Wednesday, July 22, 2009

Architectural drawings

From perfumery to radio station: The evolution of an Auckland architectural practice
(Plus) New Zealand architecture in perspective: 150 years of architectural drawing
Gus Fisher
3 July - 12 August 2009

These two shows examine the role of drawing – nondigital in this point of architectural history – in building design. One looks at one firm close up, using the plans and elevations it submitted to clients. The other looks at rendered building proposals from several, using perspectival drawing methods.

The ‘perfumery show’ is the better one, having a tighter focus and a site specific installation using the inlaid marquetry toolbox owned by Henry Greensmith Wade. He was a partner in Wade & Bartley who in 1934 designed 1YA which later became the Kenneth Myers Centre in which the Gus Fisher is now housed. The exhibition features many delicate, detailed, ink and wash working drawings for that project, plus others from the 130 year history of Matthews and Matthews into which Wade & Bartley become incorporated.

For the other exhibition Canterbury art historian Ian Lockhead has selected an assortment of perspectival drawings created using various media. The drawings are quality artworks in themselves, especially the looser Scott and Pascoe ones which I particularly enjoyed. There are however too many, and the display is completely upstaged by the works in the adjacent rooms next door.
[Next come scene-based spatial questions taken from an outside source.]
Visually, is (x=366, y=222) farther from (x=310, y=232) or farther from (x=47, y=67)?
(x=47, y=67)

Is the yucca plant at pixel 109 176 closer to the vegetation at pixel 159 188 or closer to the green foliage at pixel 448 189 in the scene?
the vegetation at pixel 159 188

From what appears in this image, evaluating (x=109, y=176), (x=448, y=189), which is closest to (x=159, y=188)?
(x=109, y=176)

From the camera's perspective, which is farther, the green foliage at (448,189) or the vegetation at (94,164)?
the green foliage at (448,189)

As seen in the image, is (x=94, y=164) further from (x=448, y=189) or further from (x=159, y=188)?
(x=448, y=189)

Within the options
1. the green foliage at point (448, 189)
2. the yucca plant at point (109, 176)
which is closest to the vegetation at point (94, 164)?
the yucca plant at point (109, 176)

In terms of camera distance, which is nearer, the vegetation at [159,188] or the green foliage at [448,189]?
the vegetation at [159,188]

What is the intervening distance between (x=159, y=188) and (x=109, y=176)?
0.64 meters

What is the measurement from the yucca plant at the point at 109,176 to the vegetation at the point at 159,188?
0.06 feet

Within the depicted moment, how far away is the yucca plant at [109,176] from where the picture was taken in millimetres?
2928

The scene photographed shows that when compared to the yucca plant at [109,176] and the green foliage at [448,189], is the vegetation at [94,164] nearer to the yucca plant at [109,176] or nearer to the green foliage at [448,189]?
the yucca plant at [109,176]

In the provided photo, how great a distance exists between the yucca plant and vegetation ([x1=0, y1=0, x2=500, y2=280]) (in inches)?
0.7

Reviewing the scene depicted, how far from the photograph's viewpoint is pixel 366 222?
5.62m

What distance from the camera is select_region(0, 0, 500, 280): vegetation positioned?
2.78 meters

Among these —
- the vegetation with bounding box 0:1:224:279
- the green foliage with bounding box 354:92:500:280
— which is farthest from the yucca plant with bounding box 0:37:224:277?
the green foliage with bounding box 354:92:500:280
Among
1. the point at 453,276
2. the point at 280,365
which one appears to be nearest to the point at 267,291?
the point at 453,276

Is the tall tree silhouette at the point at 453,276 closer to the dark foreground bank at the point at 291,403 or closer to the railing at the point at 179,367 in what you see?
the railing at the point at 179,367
Even though the drawing structure there is different planarly, the similarities with line and wash, and the presence of each proposed building’s unity of concept and interlocking drawn graphic components, make the Matthews and Matthews show much much richer. Plus – as in the case of the beautiful Kenneth Myers Centre - you are actually in the building under scrutiny. You can wonder at the imaginative use of drawing as an essential aid to its construction, and enjoy the textures, forms, and prioperceptive bodily sensations of the final spatial result.